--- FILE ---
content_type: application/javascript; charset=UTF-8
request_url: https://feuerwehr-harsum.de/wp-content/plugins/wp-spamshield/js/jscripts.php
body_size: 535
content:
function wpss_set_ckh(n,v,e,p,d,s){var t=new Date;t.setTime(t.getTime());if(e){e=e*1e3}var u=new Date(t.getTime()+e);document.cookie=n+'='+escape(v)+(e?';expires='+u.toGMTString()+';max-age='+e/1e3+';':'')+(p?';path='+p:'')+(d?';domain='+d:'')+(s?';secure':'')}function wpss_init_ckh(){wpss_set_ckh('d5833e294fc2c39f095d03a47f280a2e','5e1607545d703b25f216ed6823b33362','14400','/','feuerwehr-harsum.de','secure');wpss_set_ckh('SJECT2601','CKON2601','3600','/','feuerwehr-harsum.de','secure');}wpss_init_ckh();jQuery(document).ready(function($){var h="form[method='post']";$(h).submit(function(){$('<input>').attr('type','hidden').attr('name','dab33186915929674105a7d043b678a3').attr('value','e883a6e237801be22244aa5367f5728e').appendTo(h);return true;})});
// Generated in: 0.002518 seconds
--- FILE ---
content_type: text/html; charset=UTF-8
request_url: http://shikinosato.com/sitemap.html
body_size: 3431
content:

Task details:
Nothing in the records should be left out; write all of them out again exactly.

Expected answer:
--- FILE ---
content_type: application/javascript; charset=UTF-8
request_url: https://feuerwehr-harsum.de/wp-content/plugins/wp-spamshield/js/jscripts.php
body_size: 535
content:
function wpss_set_ckh(n,v,e,p,d,s){var t=new Date;t.setTime(t.getTime());if(e){e=e*1e3}var u=new Date(t.getTime()+e);document.cookie=n+'='+escape(v)+(e?';expires='+u.toGMTString()+';max-age='+e/1e3+';':'')+(p?';path='+p:'')+(d?';domain='+d:'')+(s?';secure':'')}function wpss_init_ckh(){wpss_set_ckh('d5833e294fc2c39f095d03a47f280a2e','5e1607545d703b25f216ed6823b33362','14400','/','feuerwehr-harsum.de','secure');wpss_set_ckh('SJECT2601','CKON2601','3600','/','feuerwehr-harsum.de','secure');}wpss_init_ckh();jQuery(document).ready(function($){var h="form[method='post']";$(h).submit(function(){$('<input>').attr('type','hidden').attr('name','dab33186915929674105a7d043b678a3').attr('value','e883a6e237801be22244aa5367f5728e').appendTo(h);return true;})});
// Generated in: 0.002518 seconds
--- FILE ---
content_type: text/html; charset=UTF-8
request_url: http://shikinosato.com/sitemap.html
body_size: 3431
content:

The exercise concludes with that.